Ce qu'il y a de bien quand on reste dans un service plus d'un certain temps, c'est qu'on devient une sorte de mémoire, de référence. Dans le débat, notre parole a un poids différent. Et, surtout, on peut s'occuper des nouveaux qui débarquent, les prendre sous notre aile et les former au service qu'il découvrent.
Enfin, ça c'est une gravure d'idéal, mais on arrive à s'en approcher. On a surtout l'impression qu'il ne tient qu'à nous que l'accueil des soignants se fasse bien et qu'ils puissent ainsi prendre une place sereinement au sein de l'équipe élargie (médecins, cadres...).

J'en discutais avec une (super) collègue ce matin, qui a un an d'ancienneté de plus que moi dans l'unité, et qui est particulièrement mobilisée sur le soin et les dysfonctionnements du service. Plus précisément, je lui parlais d'une étudiante qui allait arriver dans le service et dont j'allais être la co-tutrice. J'étais à la fois très contente de pouvoir accueillir cette personne et contribuer à ce que son stage lui apporte le plus de choses possible, et à la fois un peu stressée par les conditions de notre service qui font qu'inévitablement, on est un peu "pris ailleurs" et parfois désarmé pour continuer de faire vivre un sens thérapeutique.

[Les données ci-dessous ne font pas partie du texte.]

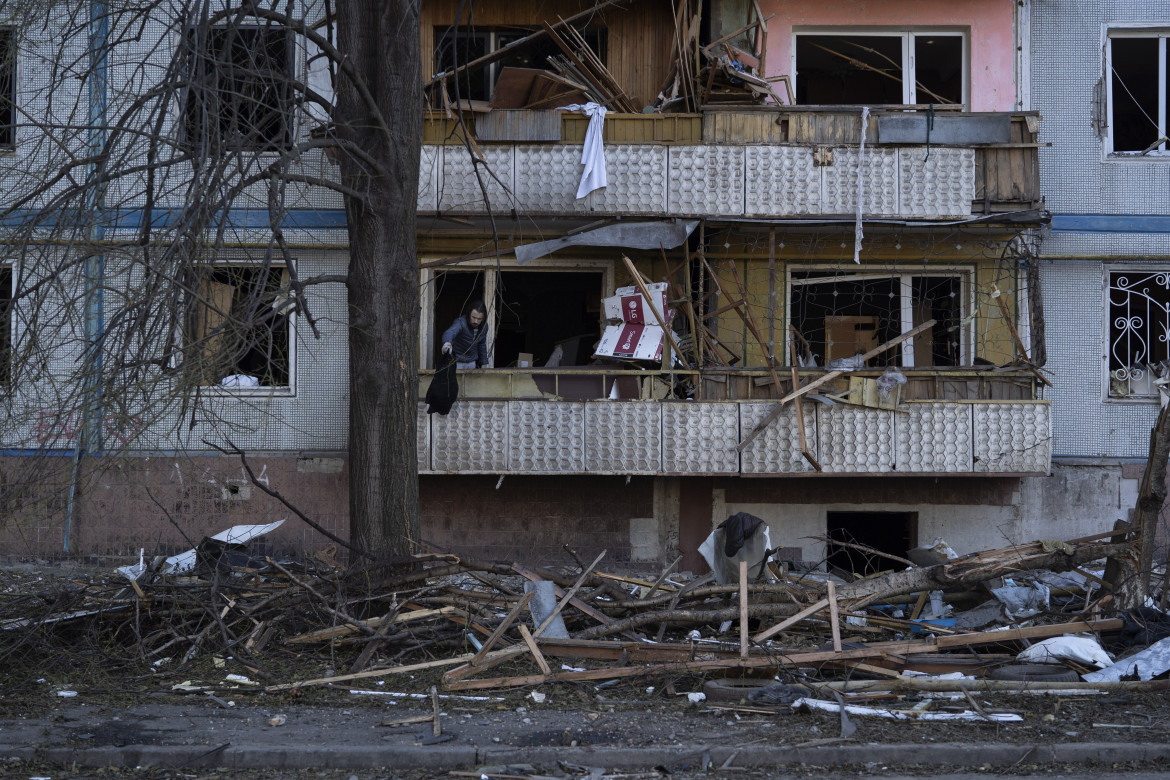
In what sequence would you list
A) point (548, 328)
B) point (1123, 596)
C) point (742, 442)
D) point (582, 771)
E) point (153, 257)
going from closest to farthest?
1. point (582, 771)
2. point (153, 257)
3. point (1123, 596)
4. point (742, 442)
5. point (548, 328)

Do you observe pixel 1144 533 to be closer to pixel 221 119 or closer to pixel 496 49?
pixel 221 119

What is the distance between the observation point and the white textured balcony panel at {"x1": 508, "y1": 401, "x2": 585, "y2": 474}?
1251 centimetres

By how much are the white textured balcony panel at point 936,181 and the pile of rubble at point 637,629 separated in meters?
4.70

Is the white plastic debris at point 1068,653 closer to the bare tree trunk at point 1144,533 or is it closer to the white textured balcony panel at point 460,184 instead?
the bare tree trunk at point 1144,533

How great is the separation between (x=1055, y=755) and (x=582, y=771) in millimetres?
2639

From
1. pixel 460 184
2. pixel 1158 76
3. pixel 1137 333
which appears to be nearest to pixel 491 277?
pixel 460 184

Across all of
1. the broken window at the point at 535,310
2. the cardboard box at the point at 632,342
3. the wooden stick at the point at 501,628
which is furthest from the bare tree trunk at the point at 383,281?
the broken window at the point at 535,310

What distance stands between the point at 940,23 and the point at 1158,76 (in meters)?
2.93

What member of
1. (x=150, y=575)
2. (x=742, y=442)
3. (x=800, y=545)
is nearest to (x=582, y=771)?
(x=150, y=575)

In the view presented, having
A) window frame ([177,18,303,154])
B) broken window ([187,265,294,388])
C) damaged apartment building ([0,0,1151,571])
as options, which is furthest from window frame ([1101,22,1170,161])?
broken window ([187,265,294,388])

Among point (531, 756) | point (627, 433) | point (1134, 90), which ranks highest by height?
point (1134, 90)

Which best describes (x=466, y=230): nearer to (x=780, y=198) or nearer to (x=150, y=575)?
(x=780, y=198)

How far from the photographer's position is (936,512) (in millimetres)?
13352

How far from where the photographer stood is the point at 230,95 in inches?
293
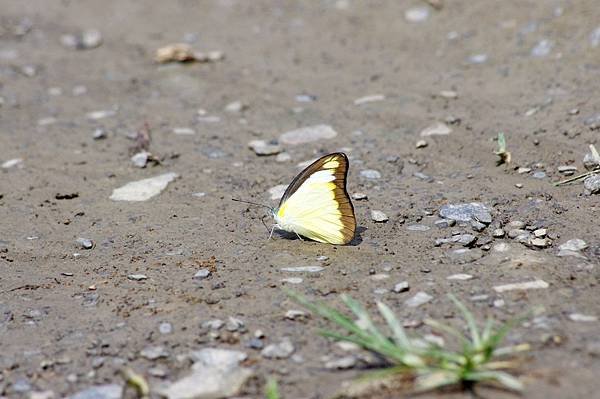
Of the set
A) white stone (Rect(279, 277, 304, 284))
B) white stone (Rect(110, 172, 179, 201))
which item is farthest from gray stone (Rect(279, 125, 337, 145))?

Ce n'est d'ailleurs pas complètement altruiste, cette histoire : le fait d'avoir quelqu'un sous sa responsabilité permet aussi de se décentrer du service en étant toujours un peu "à côté", obligée de mettre en mots les choses qui - bien souvent et même du côté soignant - passent par les actes. Du côté du soin, le fait d'avoir un étudiant présent permet aussi de mettre du tiers, avec ce côté observateur qu'il a toujours, et ce côté "novice" qui peut créer de bonnes surprises : les patients se surprennent parfois eux-mêmes à être plus précautionneux envers lui... Parfois seulement.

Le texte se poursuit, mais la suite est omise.